THE WORLD ACCORDING TO DAVID HOCKNEY / Thames & Hudson / 2020 / quotations;  art work  / British 

David Hockney is a British Isles treasure, a unique prolific contemporary artist respect throughout the world. By presenting over 200 of the artists’s remarks, this book, small in size, is a treasure not only for its ability to convey Hockney’s views as an artist but for its ability to help us think about how we need to see the world around us but  how we understand  the world of creating art and viewing art. The book is divided into 9 sections with such titles as ‘Hockney on Life’; ‘Hockney on Inspiration’, ‘Hockney on Making Art’. Throughout the book we are blessed with a number of plates that show Hockney’s work at different stages of his career. But really it is  Hockney’s words that shine. Some epigrams are amusing, some profound or pithy, but each statement authentically gives insights into the world according to David Hockney.  

Here are a handful of favourite quotations that I found to be inspirational:

“On the chest of drawers at the end of my bed, because that’s the first thing I saw when I woke up, I painted ‘Get up and work immediately’.  (p. 20)

“It’s good to rest and read.” (p. 47)

“Pictures have been helping us to see for about thirty thousand years.” (p. 63)

“The Chinese say you need three things for paintings: the hand, the eye, the heart.
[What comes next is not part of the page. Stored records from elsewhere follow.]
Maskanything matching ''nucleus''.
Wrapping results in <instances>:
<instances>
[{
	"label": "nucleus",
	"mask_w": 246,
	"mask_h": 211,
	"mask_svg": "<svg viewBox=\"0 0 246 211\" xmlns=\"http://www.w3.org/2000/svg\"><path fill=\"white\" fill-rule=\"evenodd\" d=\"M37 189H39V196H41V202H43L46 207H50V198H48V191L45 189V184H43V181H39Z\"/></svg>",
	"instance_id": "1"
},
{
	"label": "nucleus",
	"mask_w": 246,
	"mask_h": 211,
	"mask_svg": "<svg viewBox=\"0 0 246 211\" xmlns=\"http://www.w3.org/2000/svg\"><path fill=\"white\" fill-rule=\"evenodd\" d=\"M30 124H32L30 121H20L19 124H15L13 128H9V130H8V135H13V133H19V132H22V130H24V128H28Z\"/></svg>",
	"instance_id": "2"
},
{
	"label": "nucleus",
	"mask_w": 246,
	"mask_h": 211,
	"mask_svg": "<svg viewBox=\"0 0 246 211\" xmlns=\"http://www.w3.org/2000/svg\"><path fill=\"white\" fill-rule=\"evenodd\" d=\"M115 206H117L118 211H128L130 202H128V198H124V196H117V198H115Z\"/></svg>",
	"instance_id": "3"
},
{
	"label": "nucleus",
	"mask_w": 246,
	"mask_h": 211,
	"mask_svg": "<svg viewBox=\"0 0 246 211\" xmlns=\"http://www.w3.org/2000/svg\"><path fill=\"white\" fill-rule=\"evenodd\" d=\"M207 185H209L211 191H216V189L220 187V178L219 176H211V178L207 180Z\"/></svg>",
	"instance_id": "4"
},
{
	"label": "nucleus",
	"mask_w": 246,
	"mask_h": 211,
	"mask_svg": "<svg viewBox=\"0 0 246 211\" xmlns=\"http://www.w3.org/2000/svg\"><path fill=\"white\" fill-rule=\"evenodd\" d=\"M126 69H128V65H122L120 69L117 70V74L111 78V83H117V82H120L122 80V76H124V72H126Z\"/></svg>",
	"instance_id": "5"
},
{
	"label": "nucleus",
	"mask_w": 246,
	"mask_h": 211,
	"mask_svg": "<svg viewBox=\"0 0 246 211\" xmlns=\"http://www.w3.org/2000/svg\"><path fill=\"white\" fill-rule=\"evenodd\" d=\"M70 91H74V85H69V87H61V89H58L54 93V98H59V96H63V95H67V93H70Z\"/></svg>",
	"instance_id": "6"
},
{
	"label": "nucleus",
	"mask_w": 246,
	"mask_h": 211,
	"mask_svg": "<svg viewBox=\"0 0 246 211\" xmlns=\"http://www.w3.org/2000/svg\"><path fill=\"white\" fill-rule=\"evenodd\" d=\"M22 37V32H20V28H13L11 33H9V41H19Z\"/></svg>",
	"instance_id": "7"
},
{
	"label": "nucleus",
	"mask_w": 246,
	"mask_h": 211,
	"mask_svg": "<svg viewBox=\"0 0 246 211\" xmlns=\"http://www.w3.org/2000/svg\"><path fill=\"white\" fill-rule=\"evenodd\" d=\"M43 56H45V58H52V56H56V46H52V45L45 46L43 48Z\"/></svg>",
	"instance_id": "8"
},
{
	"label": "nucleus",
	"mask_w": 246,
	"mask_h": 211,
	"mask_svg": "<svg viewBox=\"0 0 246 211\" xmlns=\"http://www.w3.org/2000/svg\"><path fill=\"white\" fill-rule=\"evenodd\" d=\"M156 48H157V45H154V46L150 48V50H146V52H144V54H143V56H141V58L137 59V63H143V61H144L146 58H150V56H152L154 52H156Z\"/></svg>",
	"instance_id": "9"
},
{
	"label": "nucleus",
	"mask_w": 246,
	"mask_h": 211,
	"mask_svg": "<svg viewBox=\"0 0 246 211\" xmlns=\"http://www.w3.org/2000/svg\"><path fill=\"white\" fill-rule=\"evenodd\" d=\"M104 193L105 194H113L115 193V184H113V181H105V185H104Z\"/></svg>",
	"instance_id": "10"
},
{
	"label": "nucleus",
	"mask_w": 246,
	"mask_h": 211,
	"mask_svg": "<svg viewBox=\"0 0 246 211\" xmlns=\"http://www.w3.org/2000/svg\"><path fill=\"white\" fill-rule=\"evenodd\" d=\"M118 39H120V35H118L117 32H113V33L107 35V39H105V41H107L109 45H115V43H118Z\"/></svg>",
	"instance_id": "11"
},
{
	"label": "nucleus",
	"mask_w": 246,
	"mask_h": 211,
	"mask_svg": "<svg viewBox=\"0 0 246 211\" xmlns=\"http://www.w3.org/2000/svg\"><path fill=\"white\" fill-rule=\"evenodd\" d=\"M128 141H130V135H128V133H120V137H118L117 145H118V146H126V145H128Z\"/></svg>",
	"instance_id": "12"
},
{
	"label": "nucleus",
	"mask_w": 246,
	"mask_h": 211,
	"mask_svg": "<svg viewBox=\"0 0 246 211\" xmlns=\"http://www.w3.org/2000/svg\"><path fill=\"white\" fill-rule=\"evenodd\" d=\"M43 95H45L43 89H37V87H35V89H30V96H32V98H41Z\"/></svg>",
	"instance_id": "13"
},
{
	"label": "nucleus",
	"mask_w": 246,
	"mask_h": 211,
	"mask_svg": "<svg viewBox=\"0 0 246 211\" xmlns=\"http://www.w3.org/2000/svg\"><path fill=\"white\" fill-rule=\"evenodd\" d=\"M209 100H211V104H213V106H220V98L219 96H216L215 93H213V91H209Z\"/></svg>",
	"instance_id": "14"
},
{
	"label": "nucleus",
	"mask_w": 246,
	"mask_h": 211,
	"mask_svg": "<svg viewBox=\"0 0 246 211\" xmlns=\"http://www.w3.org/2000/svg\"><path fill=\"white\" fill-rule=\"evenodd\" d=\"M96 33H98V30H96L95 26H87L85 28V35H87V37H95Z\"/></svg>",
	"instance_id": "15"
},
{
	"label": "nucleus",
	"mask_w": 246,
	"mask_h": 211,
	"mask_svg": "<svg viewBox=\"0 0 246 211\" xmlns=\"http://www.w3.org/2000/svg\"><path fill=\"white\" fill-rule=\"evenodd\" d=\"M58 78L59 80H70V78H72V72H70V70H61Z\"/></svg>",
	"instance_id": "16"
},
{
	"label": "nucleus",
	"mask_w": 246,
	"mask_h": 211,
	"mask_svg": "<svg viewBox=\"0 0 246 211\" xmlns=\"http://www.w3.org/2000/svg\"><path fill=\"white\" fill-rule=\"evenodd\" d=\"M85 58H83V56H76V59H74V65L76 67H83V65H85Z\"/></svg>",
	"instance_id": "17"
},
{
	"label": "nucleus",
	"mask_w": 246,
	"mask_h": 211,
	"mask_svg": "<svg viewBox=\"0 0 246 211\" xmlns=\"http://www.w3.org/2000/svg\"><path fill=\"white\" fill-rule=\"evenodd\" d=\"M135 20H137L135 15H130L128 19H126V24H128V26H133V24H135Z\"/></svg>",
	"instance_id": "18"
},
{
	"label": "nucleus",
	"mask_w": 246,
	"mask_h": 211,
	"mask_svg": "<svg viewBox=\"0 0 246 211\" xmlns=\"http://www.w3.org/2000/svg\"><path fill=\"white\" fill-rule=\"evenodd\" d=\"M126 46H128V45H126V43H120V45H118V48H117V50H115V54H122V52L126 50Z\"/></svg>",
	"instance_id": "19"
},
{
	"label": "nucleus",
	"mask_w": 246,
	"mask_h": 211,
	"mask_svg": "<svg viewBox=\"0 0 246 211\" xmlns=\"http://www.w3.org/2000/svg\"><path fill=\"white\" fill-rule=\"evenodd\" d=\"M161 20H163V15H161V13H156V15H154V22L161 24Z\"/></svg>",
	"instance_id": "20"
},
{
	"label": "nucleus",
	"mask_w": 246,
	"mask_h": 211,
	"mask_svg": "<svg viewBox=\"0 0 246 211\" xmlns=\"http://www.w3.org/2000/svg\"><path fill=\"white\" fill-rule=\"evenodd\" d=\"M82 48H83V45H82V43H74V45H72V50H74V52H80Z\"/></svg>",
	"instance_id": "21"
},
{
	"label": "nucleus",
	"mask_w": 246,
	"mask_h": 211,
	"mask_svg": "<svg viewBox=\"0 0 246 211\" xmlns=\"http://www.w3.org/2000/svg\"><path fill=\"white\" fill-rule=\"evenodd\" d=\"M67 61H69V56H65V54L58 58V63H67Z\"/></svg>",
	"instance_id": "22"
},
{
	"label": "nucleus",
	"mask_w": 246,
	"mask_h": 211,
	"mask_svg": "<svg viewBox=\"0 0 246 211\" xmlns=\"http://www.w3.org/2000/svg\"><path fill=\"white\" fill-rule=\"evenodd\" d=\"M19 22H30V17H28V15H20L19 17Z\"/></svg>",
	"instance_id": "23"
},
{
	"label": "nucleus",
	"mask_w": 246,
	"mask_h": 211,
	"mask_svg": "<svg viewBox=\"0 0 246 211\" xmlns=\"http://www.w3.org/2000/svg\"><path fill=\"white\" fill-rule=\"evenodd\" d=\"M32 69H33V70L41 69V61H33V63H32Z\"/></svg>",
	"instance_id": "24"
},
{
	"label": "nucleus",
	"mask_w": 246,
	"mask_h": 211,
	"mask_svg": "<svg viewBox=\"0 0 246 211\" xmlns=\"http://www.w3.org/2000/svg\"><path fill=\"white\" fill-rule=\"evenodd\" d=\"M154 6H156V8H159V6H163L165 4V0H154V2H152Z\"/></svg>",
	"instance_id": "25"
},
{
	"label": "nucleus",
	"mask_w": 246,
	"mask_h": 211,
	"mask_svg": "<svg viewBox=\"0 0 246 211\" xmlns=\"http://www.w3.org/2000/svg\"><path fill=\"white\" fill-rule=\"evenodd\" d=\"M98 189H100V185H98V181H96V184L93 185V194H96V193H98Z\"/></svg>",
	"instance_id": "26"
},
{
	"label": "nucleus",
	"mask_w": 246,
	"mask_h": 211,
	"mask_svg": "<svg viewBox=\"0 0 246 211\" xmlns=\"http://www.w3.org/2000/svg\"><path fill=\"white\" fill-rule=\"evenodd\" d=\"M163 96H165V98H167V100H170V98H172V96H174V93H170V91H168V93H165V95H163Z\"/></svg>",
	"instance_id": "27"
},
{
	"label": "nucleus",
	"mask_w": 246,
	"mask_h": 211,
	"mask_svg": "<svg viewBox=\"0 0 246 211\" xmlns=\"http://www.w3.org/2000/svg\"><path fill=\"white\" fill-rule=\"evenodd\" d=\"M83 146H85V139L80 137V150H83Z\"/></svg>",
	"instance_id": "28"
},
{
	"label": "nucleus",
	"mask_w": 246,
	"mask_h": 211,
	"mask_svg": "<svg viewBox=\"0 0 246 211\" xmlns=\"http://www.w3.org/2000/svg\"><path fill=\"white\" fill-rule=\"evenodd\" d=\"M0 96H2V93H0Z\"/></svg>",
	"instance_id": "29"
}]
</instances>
Two won’t do.” (p. 88)

“Teaching someone to draw is teaching them to look.” (p. 98)

“I love life.” (p. 165)

 

SHOUT OUT

HERMIT by Chris McQueer / novel / Scottish

Hermit is a powerful debut novel by contemporary acclaimed Scottish author Chris McQueer who gained recognition for two short story collections (Hings and HWFG). This book is a disturbing, sad, funny and thought-provoking of one boy’s journey into the incel culture, when someone, usually male, is frustrated by their lack of sexual experience and blame women and society for their lack of romantic success .  I wasn’t much familiar with the world of incel (involuntary celibate) but the television series Adolescence made me aware of the topic of misogyny, toxic masculinity and violence.

Chris McQueer has created a poster boy character, Jamie Skeleton, a nineteen year old who dropped out of school and now spends most of his days alone in his room living the life of  hermit,  sleeping or playing video games. Jamie hasn’t left his home in months and doesn’t think he can do so. (“The ony thing that fills me with more dread than going outside is having to interact with other people.” Jamie describes himself as weird, freak and mental and we learn early in the novel that the disastrous condition of his room and his reluctance to take care of his hygiene validates that Jamie is indeed disturbed. Except for a neighbourhood online ‘companion’, Lee, that plays video games with, Jamie has no friends. In alternate chapters, we learn about Jamie’s mother Fiona who, like her son is anti-social, withdrawn from life and depressed. Fiona has lost any self-worth because of an abusive marriage. Is she to blame for the reclusive person her son has become? Is there any hope for Jamie and Fiona? I screamed into the pages, “Please get therapy.!” but both mother and son are trapped with mental health issues, angry with themselves and with each other. (The opening line of the novel has Jamie claim “She disnae love me.” ) When Fiona urges Jamie to apply for a job, Jamie’s anger boils (“She’s oan ma case aboot gettin a job, man). When Lee tells Jamie that there’s a guy named Seb that he met online through incel forums, the two plan to go to London since Seb promises them to help them confront their problems and deal with their self-hate and hate for women. 

I found Hermit to be totally engaging read. I felt pity for both Jamie and Fiona. I was disturbed by description of the of the harrowing incel culture, carefully researched by the author. The alternating chapters, presented in the first person voice of the two central character worked to convey the parallel emotional despair of Jamie and Fiona. Much of the dialogue is presented in Scottish dialect which may be defeating for some but I found added authenticity and strong voice (and humour) to the writing (“Wit wid ye de wi wan mair day off?”.) I think I will think about Hermit for a long time. Chris McQueer is spot on with the pulse of what is happening in the world of toxic masculinity.  He has written a punch in the heart, gut-wrenching  tough tale of our times. Bravo!